Dalam konstruksi perkara, AW diduga mematok fee proyek sebesar 15–20 persen dari sejumlah paket pekerjaan di Kabupaten Lampung Tengah. Bersama RHS, AW juga diduga melakukan pengkondisian pemenang lelang PBJ di beberapa Satuan Kerja Perangkat Daerah (SKPD), dengan mengarahkan proyek agar dimenangkan oleh perusahaan yang terafiliasi dengan keluarga atau tim pemenangannya.
Akibat pengkondisian tersebut, selama periode Februari hingga November 2025, AW diduga menerima fee proyek sebesar Rp 5,25 miliar dari para rekanan atau penyedia barang dan jasa melalui perantara RHS dan RNP.
Selain itu, dalam proyek pengadaan alat kesehatan (alkes) di Dinas Kesehatan Lampung Tengah, AW diduga meminta ANW untuk mengondisikan pemenangan proyek kepada PT EM. Setelah PT EM memenangkan tiga paket pengadaan alkes dengan total nilai proyek Rp 3,15 miliar, AW diduga menerima fee sebesar Rp 500 juta dari MLS melalui ANW.
Dengan demikian, total aliran dana yang diduga diterima AW mencapai sekitar Rp 5,75 miliar.

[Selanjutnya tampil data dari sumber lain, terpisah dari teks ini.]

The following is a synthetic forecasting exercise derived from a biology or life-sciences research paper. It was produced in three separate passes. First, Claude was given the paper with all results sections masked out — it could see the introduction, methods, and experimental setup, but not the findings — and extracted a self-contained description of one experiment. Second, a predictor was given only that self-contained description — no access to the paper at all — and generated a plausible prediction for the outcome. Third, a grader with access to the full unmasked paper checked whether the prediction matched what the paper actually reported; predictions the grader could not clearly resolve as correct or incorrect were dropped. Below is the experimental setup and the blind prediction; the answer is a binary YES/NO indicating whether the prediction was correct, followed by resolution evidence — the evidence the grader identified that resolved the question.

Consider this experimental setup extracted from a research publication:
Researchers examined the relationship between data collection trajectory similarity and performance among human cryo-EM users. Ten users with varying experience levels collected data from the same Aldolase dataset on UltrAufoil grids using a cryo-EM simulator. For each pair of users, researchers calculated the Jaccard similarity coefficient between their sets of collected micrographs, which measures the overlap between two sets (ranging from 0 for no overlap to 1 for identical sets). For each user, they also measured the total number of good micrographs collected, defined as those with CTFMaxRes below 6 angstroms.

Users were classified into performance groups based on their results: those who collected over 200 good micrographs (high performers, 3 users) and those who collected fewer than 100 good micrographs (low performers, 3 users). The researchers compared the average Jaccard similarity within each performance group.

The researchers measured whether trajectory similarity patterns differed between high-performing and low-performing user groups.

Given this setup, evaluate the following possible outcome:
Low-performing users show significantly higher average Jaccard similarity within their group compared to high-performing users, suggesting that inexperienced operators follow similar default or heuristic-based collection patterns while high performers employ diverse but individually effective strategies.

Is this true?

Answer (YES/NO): NO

KPK mengungkapkan, uang tersebut diduga digunakan untuk dana operasional Bupati sebesar Rp 500 juta serta pelunasan pinjaman kebutuhan kampanye Pilkada 2024 sebesar Rp 5,25 miliar.
Dalam OTT tersebut, KPK turut mengamankan barang bukti berupa uang tunai sebesar Rp 193 juta serta logam mulia seberat 850 gram.
Atas perbuatannya, terhadap AW, ANW, RHS, dan RNP selaku pihak penerima, KPK menyangkakan pelanggaran Pasal 12 huruf a atau Pasal 12 huruf b atau Pasal 11 atau Pasal 12B UU Nomor 31 Tahun 1999 tentang Pemberantasan Tindak Pidana Korupsi sebagaimana telah diubah dengan UU Nomor 20 Tahun 2001, juncto Pasal 55 ayat (1) ke-1 KUHP.
Sementara terhadap MLS selaku pihak pemberi, disangkakan melanggar Pasal 5 ayat (1) huruf a atau huruf b atau Pasal 13 UU Nomor 31 Tahun 1999 sebagaimana telah diubah dengan UU Nomor 20 Tahun 2001, juncto Pasal 55 ayat (1) ke-1 KUHP.
Secara paralel, KPK menegaskan komitmennya melalui fungsi Koordinasi dan Supervisi (Korsup) untuk terus melakukan pendampingan dan pengawasan pencegahan korupsi di seluruh pemerintah daerah, baik tingkat kabupaten, kota, maupun provinsi, termasuk di Kabupaten Lampung Tengah.